By ELI LAKE, Staff Reporter of the Sun | January 8, 2007

WASHINGTON — When President Bush delivers his new Iraq strategy Wednesday he will be facing a tense and war-weary Congress where emerging majorities in both chambers are almost certain to oppose his call to send at least 20,000 troops to win back Baghdad.

Yesterday the new speaker of the House, Rep. Nancy Pelosi, a Democrat from California, said any new budget to pay for the troop surge would "receive the harshest scrutiny."

Among the Democratic leaders there is consensus that America should begin to exit Iraq. Today they are only divided on whether the party should pressure such a withdrawal through the annual budgeting process, as Ms. Pelosi has hinted and as Democrats did in 1974 to force an American retreat from the Vietnam War.

Speaking on NBC's "Meet the Press," the chairman of the Senate Foreign Relations Committee, Joseph Biden, a Democrat of Delaware, said he was not sure it was either effective or constitutional to threaten budget cuts to a standing army. For Mr. Biden, who this week will launch a month-long series of hearings on Iraq, the power of oversight and persuasion is the best course.

Sitting next to Senator Lindsey Graham, a Republican of South Carolina, he said, "The only way this is going to change is when a majority of Lindsey's colleagues, Republicans, go to the president. That is when they are going to listen."

Mr. Graham, who was a leading critic of the president's clandestine interrogation policy, is not ready to take on Mr. Bush's war strategy. But many Republicans now are getting cold feet about sending in reinforcements. Last week, for example, Senator Warner, a Republican of Virginia and the chairman of the Senate Armed Services Committee in the last Congress, warned that any strategy Mr. Bush unveiled would need time for Congress to debate it. Senator Gordon Smith, a Republican of Oregon, has also said he would favor a withdrawal if progress is not made quickly in Iraq.

Last month, Senator Coleman, the Republican of Minnesota who led the Senate's probe into the U.N. oil for food program, told the Minneapolis Star Tribune that he would not support a troop surge. "I think it would create more targets," he said. "I think we would put more life at risk."

Other Republicans wary of a troop increase include Senator Collins of Maine and Senator Hagel of Nebraska. Mr. Hagel last week said the idea of sending more troops to Iraq was akin to "Alice in Wonderland."

For now, the Republican minority leader in the Senate, Senator McConnell of Kentucky, is favoring a troop surge.
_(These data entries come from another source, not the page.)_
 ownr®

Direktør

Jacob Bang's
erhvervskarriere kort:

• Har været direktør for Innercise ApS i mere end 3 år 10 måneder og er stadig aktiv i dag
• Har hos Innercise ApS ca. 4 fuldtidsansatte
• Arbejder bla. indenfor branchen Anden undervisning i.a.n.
Yesterday, he said he intends to support such a plan. "I think to basically begin to withdraw before the job is finished is a mistake," Mr. McConnell said on "Fox News Sunday."
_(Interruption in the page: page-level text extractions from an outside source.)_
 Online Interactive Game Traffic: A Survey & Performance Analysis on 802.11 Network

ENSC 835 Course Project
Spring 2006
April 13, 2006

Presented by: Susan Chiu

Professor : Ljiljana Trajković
"If the president recommends what we seem to believe he's going to recommend, I intend to support him."

Also supportive of a surge are Senator McCain, a Republican of Arizona, and Senator Lieberman, an independent of Connecticut. Senator Clinton of New York tells the New Yorker magazine, out today, that "she has doubts but will withhold judgment until she sees President Bush's actual plan." Senator Obama of Illinois tells the New Yorker, "I don't know any military expert who says that a modest increase in troop levels is going to make a big difference … Twenty thousand troops is not going to make a difference anymore."

Mr. Graham yesterday was impassioned when pressed by Tim Russert whether he would withdraw his support for a troop surge in a year if progress was not made in stabilizing Iraq. He said, "He is trying to come up with a strategy for victory," he said. "I don't think any Republican or Democrat should do anything to say this war is lost."

Mr. Graham was particularly critical of a letter sent to President Bush on January 5 by the Senate majority leader, Senator Reid of Nevada, and Ms. Pelosi. That letter said, "Rather than deploy additional forces to Iraq, we believe the way forward is to begin the phased redeployment of our forces in the next four to six months."

"The biggest mistake is to listen to the Pelosi and Reid doctrine and leave without thinking about what happens when we leave," Mr. Graham said. He then asked Mr. Biden if he would have signed that letter. The Delaware senator said he would not.

One explanation for Mr. Biden's reluctance to go along with the letter of the congressional leaders may be 2008. When asked yesterday by Mr. Russert whether he was running for president, Mr. Biden said he was and that he would file the appropriate paperwork later this month.